Friday, December 2, 2011

China Can Grow at 8% for Twenty Years





This is the important information one needs to understand what is happening in China.  The same holds true for India, although they will lag several years behind until the disparity of  historic birthrates shifts the economic growth in favor of India and allows it to catch up.

As I have posted before, these spectacular growth rates are a result of sound management that is generally capable enough not to blindly steal and the mere fact that all the knowledge exists to build a modern society just for the asking.  Japan, Taiwan, Korea, China and India have never had to invent a steel mill.  Because of that every step of development comes off the shelf to take advantages of the lower wage structure.  This why the move up the S curve is now so spectacular.

This all means that by no later than 2040, a minimum of half of the world’s population will be fully modern.  A further third will be at best a generation behind and will swiftly close the remaining gap.

That leaves the balance, mostly in the Islamic world to consider.  The prerequisite for real growth is always universal education that is modern enough to prepare individuals for the developed world.  This also means that all women are also so educated and the fact remains that this continues to be a nasty issue everywhere in the Islamic world.  Even Japan sorted it out enough to get by.

The only other source of global conflict is the ongoing prohibition war against drug traffickers which could be ended with the stroke of a pen and the application of common sense.

Also the clock is running out in the Islamic world itself.  The oil bonanza which has allowed these states to be well armed aristocracies is about to simply end.  All these states will immediately find themselves bereft of capital and in desperate straits.  The only way out will be to immediately transition into a modern state.  The Arab Spring is a bit about all that.  I can not see it been quick although the final outcome is inevitable however resisted by traditional forces.


World Bank Chief Economist Justin Yifu Lin says China can grow at 8% per year for another 20 years

NOVEMBER 29, 2011



China can continue its dynamic economic growth for at least another 20 years, although it needs to embark on an overhaul that removes internal imbalances in its economy and society, World Bank Chief Economist Justin Yifu Lin said in a speech here Tuesday. This is the same presentation he gave in March 2011. (16 pages)

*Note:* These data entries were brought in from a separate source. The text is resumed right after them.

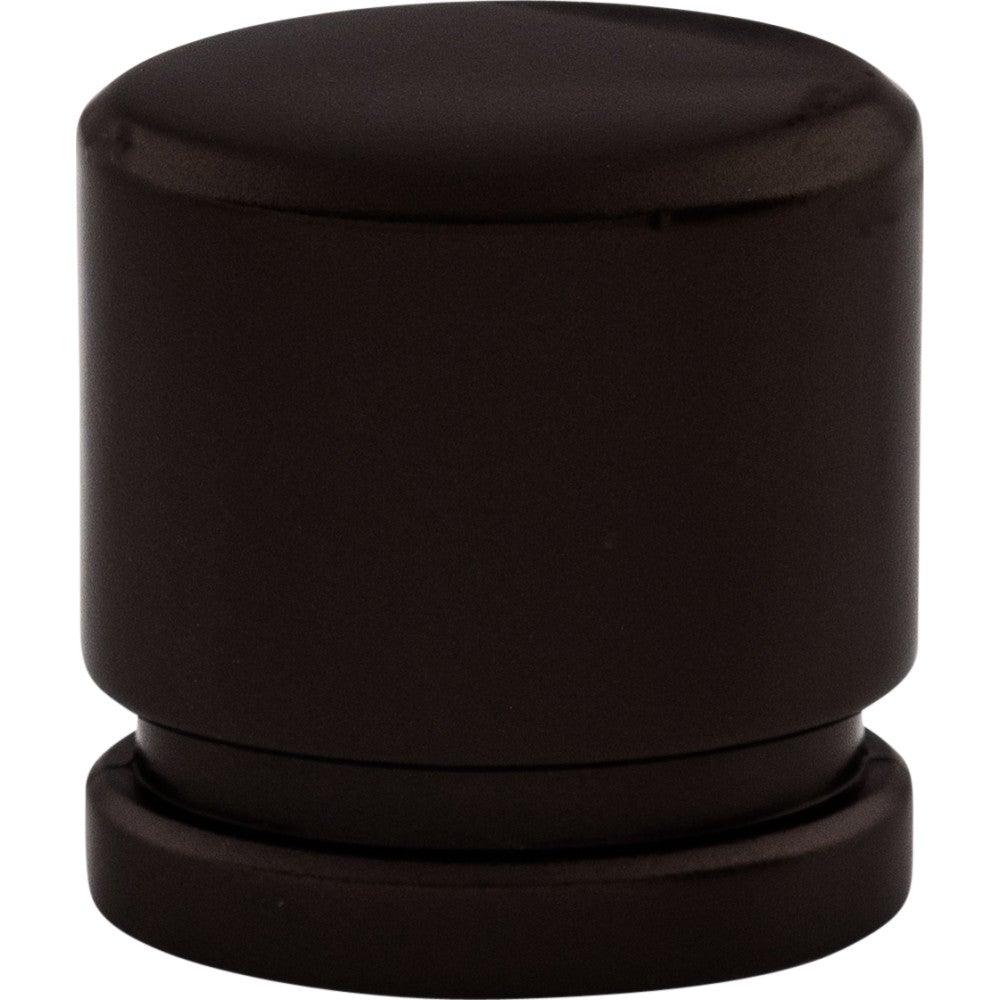Oval Knob by Top Knobs - Oil Rubbed Bronze - New York Hardware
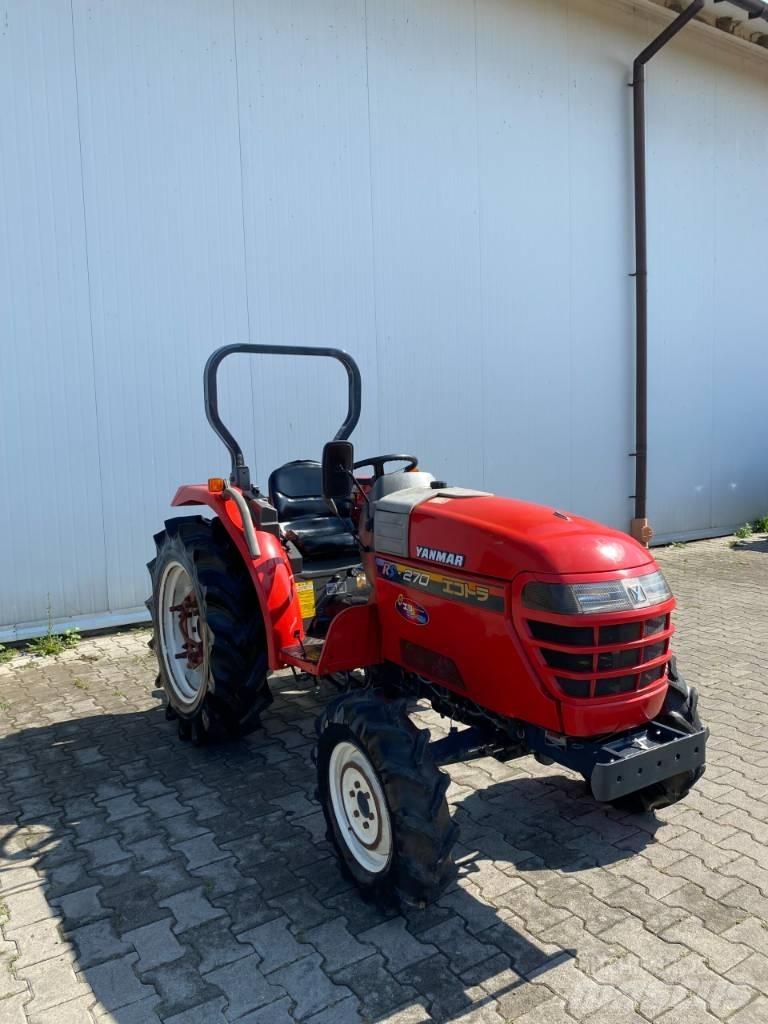 Yanmar RS270 Kompakte traktorer
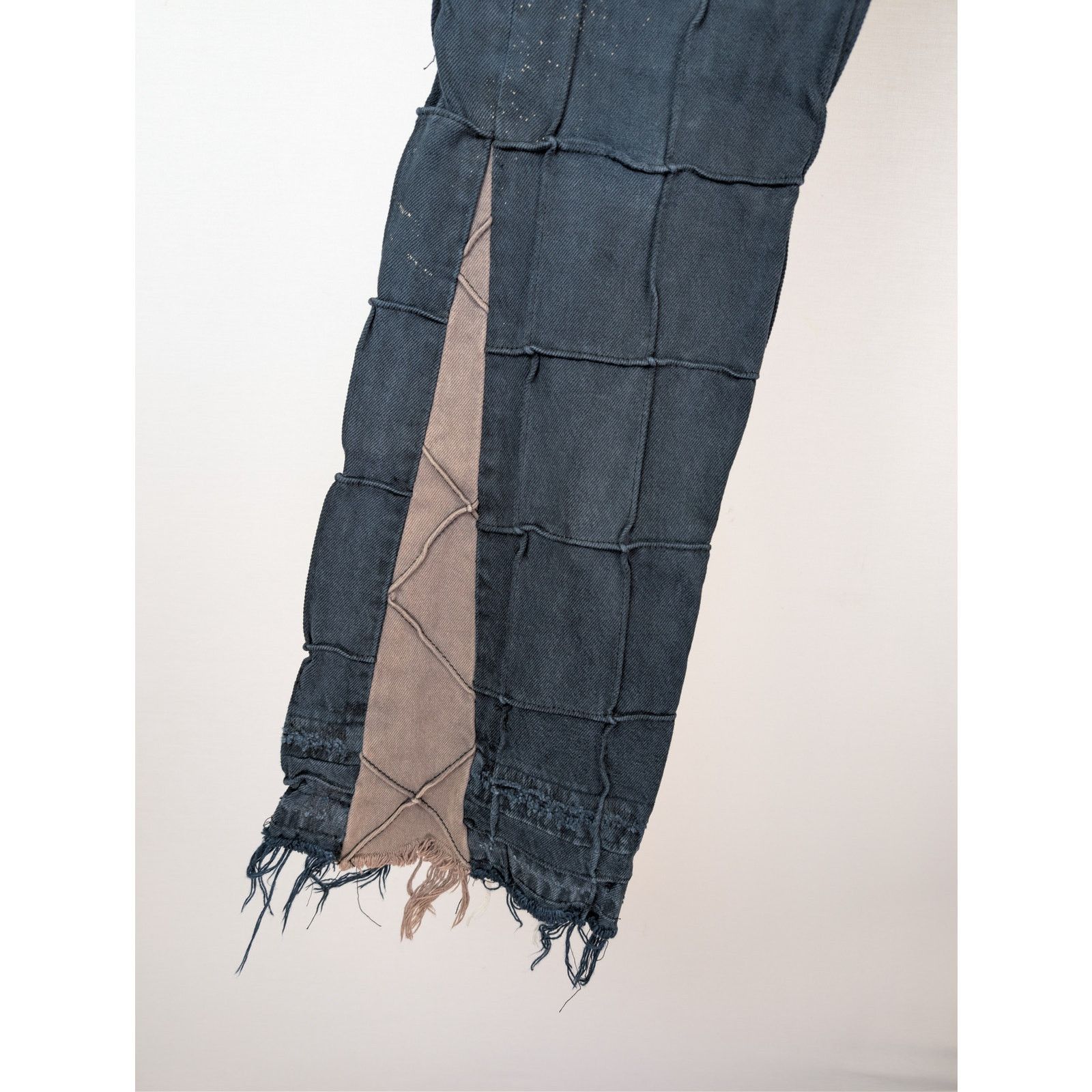 Gallery Dept. o1rshd1 Lenny Flare Denim Jeans in Black Size US 32 / EU 48 - 7 Thumbnail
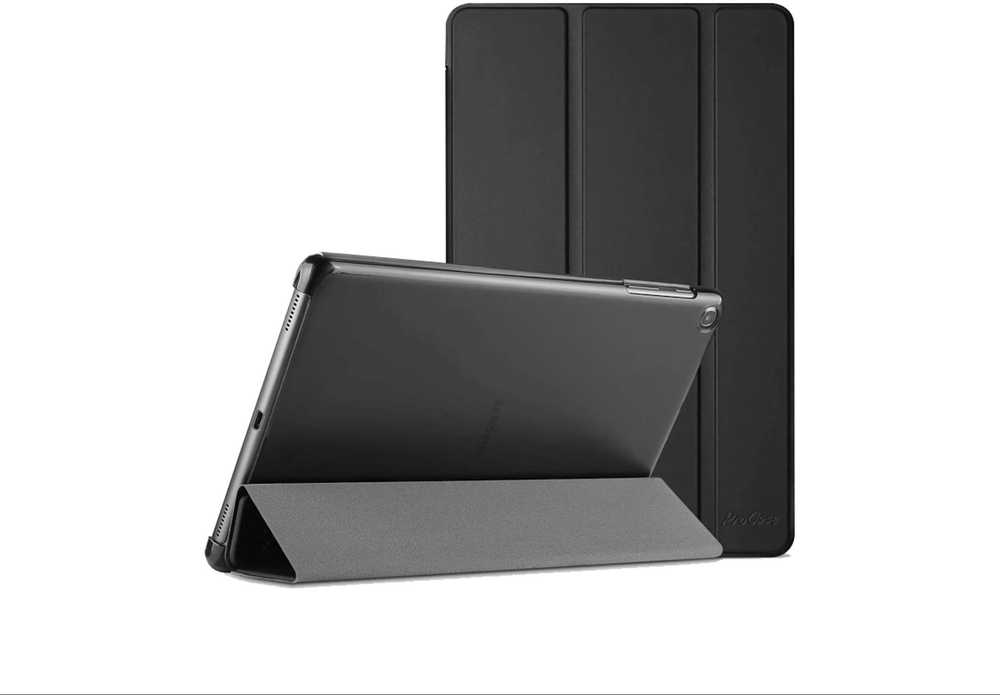 GP-FBX236AE Samsung dėklas skirtas Samsung Galaxy Tab A11+ juodos spalvos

China's "backwardness" in terms of economic development still leaves it far behind developed countries, Lin said, noting that in relative terms to the U.S., the country is at the level of Japan in 1951, Korea in 1977, and Taiwan in 1975. He said that in the 20 subsequent years after each of those dates, the economies of those three Asian countries expanded at rates of 9.2%, 7.6% and 8.3%, respectively.

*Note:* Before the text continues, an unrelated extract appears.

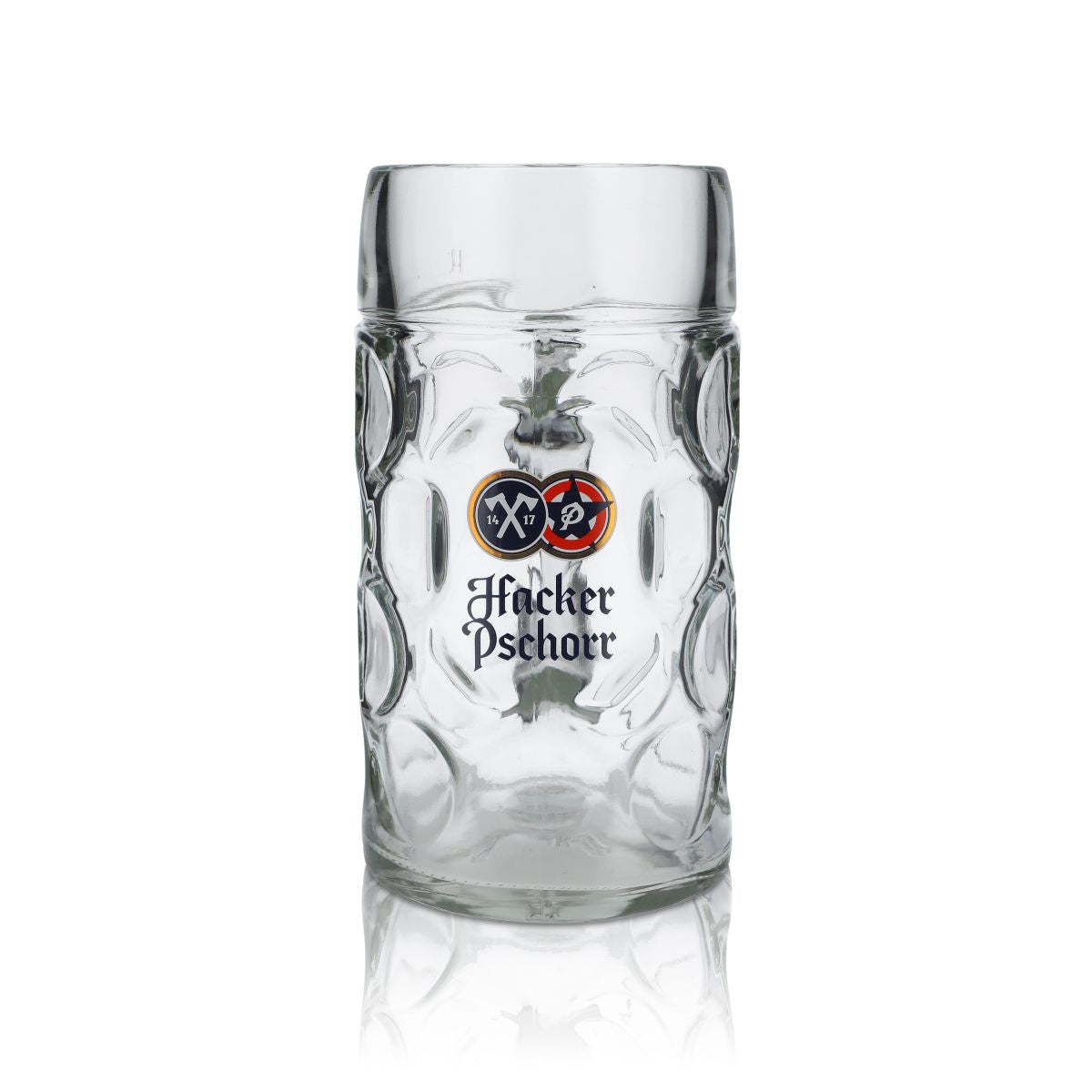 Hacker Pschorr Bicchiere da birra da 1 litro Bicchiere da birra Humpen Seidel Bicchieri Festa popolare Baviera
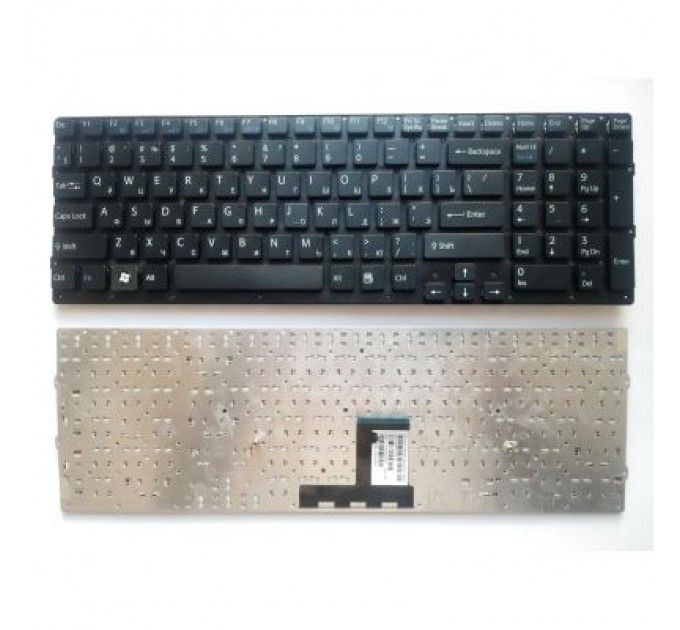 Sony Клавіатура ноутбука Sony VPC-EC Series черная RU (A43369)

"China has the potential to achieve another 20 years of 8% growth," Lin said, addressing an audience at a conference on the Asia-Pacific economy sponsored by the Federal Reserve Bank of San Francisco. "By that time, China's per capita income measured in purchasing power parity may reach about 50% of U.S. per capita income." He added that China's economy would then be twice the size of the U.S.'s when measured in purchasing power parity and the same size as the U.S. when measured in market exchange rates.

1 comment:

  1. I respectfully disagree...the Chinese economy is a scam.